▶ **INSTRUCTIONS TO FOLLOW**
In the report on Hans Blix's remarks about Iran, quote everything from "London, Aug 22, IRNA-Former" down to "to enrich uranium.".

▶ **SOURCE DOCUMENT**
........

London, Aug 22, IRNA-Former director general of the International Atomic Energy Agency (IAEA) Hans Blix says that he is certain Iran is not making a nuclear weapon and believes that the west should restart talks to resolve its desire to enrich uranium.
Iran is "certainly not now" developing any bomb and even the CIA believe that it might take up to 2010 or 2112 to have any capacity, Blix said Tuesday.
"So there is time to talk and that is an important point," he said in an interview with Today, BBC Radio Four's flagship current affairs program. "I think the west should continue talking with Iran," he said.
Blix, who now chairs the Weapons of Mass Destruction Commission, made his call ahead of Iran's expected formal response to a package of incentives being offered by the permanent members of the UN Security Council plus Germany.
"There is something curious about the offer they made in the spring to come to talks, including with the US which was seen as a big concession, but only if Iran first suspends enrichment," he said.

........

▶ **Records from a data source**

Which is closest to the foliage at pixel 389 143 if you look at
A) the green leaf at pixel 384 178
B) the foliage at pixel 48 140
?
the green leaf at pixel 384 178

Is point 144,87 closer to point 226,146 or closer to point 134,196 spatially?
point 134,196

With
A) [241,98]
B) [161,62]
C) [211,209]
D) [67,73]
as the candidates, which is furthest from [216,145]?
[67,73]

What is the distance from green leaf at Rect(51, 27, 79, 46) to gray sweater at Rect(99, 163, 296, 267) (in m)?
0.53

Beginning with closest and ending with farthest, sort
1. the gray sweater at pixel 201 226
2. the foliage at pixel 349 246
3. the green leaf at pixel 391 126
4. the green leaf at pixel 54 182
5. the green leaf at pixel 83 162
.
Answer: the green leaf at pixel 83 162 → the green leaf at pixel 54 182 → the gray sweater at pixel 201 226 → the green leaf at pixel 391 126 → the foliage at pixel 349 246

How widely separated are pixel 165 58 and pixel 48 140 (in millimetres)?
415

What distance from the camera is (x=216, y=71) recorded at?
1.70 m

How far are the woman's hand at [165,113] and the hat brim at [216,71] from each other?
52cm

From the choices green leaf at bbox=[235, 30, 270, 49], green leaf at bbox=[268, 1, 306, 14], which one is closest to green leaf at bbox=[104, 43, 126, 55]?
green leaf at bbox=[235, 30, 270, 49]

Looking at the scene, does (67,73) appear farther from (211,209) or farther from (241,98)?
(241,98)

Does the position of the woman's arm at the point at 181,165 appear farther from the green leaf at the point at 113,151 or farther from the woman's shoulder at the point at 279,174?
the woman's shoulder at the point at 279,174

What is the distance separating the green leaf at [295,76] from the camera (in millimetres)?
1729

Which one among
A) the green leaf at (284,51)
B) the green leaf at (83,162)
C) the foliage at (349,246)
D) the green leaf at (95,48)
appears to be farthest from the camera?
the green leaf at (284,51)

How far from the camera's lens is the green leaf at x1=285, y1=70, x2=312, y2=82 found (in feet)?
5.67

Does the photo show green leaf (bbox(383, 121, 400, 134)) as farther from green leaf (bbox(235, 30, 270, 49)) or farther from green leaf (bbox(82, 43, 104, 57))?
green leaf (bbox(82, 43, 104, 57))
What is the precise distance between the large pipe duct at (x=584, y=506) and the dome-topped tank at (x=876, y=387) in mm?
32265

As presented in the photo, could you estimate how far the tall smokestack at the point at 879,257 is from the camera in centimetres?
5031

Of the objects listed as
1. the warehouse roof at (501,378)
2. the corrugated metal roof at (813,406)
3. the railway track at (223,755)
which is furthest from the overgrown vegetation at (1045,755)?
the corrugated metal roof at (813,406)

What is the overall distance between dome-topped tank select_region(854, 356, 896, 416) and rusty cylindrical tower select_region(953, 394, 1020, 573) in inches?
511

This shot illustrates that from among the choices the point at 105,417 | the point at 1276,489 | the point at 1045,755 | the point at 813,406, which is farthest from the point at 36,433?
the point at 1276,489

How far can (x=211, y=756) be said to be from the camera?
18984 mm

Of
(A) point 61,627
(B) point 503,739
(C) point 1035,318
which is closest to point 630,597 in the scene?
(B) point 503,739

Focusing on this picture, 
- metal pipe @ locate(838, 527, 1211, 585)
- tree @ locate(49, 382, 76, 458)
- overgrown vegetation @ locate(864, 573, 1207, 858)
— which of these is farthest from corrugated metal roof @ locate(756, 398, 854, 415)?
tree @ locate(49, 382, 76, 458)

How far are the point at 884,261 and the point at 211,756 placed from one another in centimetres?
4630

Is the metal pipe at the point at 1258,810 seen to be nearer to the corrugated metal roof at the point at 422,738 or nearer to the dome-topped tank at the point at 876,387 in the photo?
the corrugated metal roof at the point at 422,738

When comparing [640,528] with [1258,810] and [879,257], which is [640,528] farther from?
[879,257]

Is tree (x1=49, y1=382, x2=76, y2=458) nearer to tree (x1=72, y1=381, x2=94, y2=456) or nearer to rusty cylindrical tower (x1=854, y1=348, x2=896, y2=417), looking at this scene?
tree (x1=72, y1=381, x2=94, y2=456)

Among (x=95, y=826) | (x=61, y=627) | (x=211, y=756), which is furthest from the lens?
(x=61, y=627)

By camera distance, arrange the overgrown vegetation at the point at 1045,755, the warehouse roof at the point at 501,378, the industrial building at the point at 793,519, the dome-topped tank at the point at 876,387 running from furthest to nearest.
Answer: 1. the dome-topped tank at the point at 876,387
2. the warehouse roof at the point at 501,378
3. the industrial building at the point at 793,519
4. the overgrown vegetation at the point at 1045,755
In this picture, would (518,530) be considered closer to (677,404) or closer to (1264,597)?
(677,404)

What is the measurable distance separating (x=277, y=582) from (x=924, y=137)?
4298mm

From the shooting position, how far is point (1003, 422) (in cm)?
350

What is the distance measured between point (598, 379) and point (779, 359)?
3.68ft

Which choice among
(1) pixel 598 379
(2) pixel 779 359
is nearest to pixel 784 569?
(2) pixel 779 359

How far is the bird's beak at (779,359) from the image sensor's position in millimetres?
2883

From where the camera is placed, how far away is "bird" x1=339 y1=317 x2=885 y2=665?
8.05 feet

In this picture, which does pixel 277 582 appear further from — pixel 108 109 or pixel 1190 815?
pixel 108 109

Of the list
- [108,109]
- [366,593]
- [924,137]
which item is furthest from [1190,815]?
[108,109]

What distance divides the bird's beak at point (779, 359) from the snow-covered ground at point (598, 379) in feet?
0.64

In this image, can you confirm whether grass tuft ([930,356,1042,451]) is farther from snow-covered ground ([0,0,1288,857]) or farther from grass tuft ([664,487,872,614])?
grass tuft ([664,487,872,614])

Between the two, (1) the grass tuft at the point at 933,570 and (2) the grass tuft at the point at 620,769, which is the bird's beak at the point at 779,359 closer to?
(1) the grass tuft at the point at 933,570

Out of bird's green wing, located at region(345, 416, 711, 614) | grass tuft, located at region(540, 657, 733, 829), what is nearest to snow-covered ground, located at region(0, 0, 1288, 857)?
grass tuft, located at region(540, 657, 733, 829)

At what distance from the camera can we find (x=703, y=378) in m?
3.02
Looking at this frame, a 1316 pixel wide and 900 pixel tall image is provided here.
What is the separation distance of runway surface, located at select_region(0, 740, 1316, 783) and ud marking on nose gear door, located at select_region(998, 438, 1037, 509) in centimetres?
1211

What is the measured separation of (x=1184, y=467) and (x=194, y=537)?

........

▶ **ANSWER SECTION**
London, Aug 22, IRNA-Former director general of the International Atomic Energy Agency (IAEA) Hans Blix says that he is certain Iran is not making a nuclear weapon and believes that the west should restart talks to resolve its desire to enrich uranium.